A SON AT THE FRONT
me to do something more about George—take any new steps—it's no use. I can't do the sort of thing to keep my son safe that Mme. de Dolmetsch would do for her lover."
Mrs. Brant stared. "Safe? He was killed the day after he got to the front."
"Good Lord—Isador?"
Ladislas Isador killed at the front! The words remained unmeaning; by no effort could Campton relate them to the fat middle-aged philanderer with his Jewish eyes, his Slav eloquence, his Levantine gift for getting on, and for getting out from under. Campton tried to picture the clever contriving devil drawn in his turn into that merciless red eddy, and gulped down the Monster's throat with the rest. What a mad world it was, in which the same horrible and magnificent doom awaited the coward and the hero!
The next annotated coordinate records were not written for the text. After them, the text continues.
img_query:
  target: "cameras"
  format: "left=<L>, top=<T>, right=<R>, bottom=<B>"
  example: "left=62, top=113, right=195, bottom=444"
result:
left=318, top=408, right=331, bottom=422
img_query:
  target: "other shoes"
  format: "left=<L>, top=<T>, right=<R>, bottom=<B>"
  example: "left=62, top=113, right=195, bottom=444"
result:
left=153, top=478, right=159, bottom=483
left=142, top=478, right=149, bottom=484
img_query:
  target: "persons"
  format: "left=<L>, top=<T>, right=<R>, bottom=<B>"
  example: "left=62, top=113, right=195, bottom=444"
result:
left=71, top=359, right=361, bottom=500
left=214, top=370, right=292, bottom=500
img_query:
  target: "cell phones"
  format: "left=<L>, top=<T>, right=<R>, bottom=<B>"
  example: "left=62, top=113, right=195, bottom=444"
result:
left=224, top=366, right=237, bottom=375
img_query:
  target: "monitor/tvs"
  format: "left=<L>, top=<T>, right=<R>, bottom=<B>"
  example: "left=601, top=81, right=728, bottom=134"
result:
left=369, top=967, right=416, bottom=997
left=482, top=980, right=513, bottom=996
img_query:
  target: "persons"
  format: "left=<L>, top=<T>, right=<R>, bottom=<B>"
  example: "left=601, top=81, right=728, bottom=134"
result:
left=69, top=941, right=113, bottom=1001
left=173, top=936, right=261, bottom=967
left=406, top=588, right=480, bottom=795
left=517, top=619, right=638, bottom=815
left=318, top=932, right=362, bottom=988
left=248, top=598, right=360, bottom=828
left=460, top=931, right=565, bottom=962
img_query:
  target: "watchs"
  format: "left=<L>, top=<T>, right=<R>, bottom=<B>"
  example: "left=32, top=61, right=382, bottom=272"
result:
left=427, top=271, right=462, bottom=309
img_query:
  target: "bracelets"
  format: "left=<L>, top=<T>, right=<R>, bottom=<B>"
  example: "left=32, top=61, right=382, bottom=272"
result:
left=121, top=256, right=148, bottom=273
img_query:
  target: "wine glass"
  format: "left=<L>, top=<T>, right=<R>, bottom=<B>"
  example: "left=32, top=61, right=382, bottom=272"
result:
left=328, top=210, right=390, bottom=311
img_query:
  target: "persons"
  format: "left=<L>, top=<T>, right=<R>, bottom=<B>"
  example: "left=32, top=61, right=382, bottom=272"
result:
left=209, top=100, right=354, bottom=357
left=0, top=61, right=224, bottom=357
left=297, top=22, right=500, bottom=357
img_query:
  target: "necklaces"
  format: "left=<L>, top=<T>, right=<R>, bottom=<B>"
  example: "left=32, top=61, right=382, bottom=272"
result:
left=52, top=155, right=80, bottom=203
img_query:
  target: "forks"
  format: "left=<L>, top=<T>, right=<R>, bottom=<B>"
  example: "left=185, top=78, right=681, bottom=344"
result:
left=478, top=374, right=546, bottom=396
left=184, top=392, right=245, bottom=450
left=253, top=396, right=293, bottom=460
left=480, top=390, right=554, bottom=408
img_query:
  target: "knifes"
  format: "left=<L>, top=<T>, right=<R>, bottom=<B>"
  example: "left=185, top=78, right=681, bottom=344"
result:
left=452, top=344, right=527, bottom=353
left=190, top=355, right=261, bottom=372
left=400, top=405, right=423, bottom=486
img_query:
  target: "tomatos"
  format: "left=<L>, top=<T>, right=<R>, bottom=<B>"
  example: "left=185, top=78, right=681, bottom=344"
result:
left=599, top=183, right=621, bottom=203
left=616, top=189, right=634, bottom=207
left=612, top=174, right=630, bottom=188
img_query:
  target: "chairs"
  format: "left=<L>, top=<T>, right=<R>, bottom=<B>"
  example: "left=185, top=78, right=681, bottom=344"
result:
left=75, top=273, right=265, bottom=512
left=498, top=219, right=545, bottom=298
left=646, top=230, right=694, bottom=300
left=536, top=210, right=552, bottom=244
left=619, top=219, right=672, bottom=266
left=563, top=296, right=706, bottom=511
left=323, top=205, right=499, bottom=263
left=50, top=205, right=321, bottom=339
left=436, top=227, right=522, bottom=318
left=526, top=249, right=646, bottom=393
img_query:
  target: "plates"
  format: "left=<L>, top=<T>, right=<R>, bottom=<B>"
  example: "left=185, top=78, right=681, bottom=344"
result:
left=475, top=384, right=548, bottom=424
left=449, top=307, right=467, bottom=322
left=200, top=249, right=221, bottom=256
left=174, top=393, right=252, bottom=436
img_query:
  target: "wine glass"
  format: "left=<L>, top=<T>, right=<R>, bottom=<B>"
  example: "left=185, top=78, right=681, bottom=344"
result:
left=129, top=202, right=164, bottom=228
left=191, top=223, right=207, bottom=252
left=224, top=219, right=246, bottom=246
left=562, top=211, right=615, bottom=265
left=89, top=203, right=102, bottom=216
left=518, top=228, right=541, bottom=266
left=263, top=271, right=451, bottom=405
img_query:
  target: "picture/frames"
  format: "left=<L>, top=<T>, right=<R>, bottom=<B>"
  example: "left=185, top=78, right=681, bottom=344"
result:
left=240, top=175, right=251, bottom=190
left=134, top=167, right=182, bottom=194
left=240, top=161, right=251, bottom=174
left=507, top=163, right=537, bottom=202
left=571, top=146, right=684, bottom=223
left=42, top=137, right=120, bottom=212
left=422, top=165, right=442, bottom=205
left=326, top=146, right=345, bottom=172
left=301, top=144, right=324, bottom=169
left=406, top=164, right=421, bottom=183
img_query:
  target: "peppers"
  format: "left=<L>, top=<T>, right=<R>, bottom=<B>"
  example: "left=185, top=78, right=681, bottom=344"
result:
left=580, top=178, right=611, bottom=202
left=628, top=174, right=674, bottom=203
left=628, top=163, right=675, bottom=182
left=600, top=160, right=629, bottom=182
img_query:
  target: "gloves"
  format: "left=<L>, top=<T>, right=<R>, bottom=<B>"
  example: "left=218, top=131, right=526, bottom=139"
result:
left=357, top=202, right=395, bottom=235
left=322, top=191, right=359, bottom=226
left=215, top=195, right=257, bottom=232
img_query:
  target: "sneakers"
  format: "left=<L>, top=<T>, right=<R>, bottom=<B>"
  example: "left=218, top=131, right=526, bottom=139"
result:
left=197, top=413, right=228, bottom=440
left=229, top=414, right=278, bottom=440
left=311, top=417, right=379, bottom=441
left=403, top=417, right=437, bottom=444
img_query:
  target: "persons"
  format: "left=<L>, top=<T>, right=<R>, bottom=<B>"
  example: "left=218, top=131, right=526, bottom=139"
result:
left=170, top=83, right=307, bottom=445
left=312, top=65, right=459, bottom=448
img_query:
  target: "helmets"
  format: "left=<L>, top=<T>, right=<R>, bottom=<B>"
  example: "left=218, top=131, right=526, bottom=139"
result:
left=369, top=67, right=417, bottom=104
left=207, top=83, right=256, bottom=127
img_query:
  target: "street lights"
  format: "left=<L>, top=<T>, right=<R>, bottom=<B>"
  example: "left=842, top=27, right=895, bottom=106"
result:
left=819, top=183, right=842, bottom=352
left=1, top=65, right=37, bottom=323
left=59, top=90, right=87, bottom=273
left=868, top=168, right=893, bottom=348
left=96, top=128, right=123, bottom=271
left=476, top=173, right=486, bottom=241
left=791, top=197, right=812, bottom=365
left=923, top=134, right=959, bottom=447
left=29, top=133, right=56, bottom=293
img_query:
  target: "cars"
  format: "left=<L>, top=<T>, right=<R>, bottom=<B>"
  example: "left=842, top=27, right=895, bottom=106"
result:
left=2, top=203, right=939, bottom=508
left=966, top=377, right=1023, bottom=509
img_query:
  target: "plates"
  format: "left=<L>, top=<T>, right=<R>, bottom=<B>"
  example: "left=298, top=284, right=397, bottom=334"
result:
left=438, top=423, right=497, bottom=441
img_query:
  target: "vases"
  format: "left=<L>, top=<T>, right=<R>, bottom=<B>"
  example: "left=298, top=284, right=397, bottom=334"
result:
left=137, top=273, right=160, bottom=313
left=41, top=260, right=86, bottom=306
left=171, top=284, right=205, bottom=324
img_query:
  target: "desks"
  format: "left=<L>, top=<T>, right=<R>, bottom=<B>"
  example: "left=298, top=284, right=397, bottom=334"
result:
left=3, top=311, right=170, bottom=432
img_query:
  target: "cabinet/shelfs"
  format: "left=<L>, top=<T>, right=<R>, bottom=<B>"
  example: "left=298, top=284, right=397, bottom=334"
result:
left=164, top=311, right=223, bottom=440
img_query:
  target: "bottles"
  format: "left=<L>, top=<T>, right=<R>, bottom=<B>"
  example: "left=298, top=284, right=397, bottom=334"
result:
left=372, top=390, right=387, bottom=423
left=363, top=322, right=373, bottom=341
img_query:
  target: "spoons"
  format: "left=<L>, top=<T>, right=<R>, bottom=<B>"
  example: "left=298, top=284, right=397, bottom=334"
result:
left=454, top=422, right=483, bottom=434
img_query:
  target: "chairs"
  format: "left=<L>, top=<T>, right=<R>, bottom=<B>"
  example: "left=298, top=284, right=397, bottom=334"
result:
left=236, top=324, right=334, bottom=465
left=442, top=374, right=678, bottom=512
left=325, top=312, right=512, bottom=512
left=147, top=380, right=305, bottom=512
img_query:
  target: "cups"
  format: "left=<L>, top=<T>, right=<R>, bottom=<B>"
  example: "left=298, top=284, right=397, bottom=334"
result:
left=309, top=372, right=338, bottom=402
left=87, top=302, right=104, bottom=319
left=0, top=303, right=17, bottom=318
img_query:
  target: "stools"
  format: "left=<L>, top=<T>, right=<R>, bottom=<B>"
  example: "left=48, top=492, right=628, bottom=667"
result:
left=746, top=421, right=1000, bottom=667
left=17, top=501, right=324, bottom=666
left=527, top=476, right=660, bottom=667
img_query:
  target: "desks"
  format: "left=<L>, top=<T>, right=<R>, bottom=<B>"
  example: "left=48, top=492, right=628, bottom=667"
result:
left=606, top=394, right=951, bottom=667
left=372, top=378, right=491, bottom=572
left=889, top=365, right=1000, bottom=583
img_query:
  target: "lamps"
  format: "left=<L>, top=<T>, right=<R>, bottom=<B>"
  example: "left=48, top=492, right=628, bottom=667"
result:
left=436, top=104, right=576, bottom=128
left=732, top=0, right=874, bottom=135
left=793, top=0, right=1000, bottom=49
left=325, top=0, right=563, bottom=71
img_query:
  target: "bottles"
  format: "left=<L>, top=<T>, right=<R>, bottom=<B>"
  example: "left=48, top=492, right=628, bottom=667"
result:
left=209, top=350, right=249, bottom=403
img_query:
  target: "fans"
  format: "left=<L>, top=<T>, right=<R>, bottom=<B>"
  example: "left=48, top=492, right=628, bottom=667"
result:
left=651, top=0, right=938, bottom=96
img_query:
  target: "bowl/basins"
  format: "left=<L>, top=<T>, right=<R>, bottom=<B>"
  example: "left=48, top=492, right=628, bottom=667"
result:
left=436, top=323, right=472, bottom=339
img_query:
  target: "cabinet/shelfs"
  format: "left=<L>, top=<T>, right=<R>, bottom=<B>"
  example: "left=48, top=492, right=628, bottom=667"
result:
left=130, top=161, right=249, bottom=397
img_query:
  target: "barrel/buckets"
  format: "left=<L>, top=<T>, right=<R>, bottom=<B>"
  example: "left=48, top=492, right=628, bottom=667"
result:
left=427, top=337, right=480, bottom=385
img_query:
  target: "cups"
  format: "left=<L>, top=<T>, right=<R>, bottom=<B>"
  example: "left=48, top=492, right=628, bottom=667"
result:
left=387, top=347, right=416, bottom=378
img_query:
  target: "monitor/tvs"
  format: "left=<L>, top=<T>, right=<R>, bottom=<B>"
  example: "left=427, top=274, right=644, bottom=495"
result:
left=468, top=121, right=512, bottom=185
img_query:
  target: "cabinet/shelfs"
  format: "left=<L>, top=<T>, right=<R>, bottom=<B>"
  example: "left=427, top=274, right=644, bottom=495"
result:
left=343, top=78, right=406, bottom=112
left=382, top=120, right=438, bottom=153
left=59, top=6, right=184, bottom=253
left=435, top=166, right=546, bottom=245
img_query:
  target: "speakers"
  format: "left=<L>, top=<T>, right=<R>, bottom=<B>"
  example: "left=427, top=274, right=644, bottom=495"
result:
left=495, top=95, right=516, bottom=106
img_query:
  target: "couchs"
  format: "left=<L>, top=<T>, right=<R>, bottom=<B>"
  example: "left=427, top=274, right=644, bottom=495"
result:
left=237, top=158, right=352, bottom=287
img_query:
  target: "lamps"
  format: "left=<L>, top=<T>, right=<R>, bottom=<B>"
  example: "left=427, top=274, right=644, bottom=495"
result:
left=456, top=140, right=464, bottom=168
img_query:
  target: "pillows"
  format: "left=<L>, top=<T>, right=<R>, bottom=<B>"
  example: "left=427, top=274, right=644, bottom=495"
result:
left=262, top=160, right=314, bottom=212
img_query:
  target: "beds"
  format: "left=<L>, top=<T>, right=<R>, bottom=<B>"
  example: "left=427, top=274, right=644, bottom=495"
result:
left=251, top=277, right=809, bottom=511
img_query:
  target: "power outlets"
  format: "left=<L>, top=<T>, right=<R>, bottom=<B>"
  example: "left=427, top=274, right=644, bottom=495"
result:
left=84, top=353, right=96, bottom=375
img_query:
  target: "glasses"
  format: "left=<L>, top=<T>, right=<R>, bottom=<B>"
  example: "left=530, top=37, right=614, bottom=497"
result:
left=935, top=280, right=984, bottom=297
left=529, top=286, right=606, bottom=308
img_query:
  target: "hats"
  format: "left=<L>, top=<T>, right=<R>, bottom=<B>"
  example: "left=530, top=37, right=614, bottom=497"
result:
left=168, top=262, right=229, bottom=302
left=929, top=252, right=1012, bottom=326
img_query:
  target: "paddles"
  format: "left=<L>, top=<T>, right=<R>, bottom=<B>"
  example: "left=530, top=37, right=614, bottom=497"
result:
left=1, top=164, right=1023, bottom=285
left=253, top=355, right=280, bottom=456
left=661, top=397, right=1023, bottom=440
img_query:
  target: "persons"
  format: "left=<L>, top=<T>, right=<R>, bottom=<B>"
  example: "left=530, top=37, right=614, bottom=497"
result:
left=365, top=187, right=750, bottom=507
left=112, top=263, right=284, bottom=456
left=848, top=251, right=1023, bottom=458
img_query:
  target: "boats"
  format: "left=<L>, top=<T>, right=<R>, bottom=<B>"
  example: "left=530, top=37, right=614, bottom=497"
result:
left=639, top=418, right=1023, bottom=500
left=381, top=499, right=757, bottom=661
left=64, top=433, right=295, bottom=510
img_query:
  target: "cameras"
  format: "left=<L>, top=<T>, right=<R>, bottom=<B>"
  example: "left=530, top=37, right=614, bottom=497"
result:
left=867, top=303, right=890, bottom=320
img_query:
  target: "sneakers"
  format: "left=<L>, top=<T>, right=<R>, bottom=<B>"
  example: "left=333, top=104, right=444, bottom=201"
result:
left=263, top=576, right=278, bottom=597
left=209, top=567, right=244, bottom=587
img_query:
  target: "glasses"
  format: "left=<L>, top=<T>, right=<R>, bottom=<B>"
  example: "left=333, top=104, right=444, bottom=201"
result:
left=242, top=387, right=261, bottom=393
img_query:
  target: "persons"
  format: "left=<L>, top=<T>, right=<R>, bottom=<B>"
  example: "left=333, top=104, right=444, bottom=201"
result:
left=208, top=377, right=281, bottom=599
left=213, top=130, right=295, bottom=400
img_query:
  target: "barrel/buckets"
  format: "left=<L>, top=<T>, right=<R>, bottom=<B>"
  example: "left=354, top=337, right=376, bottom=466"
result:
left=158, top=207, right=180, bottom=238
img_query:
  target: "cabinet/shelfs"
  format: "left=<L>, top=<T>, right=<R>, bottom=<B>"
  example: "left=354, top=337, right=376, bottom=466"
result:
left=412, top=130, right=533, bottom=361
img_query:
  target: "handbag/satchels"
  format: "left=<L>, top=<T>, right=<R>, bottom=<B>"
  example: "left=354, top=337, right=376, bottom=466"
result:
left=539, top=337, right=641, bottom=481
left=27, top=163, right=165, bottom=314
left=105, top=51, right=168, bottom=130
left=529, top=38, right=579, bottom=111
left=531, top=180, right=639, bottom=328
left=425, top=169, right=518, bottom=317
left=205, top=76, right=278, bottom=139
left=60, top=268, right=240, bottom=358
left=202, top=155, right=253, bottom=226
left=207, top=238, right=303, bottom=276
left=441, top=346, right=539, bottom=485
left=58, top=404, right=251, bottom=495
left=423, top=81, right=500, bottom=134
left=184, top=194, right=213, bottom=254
"Poor Mme. de Dolmetsch!" he muttered, remembering with a sense of remorse her desperate appeal and his curt rebuff. Once again the poor creature's love had enlightened her, and she had foreseen what no one else in the world would have believed: that her lover was to die like a hero.
"Isador was nearly forty, and had a weak heart; and she'd left nothing, literally nothing, undone to save him." Campton read in his wife's eyes what was coming. "It's impossible now that George should not be taken," Mrs. Brant went on.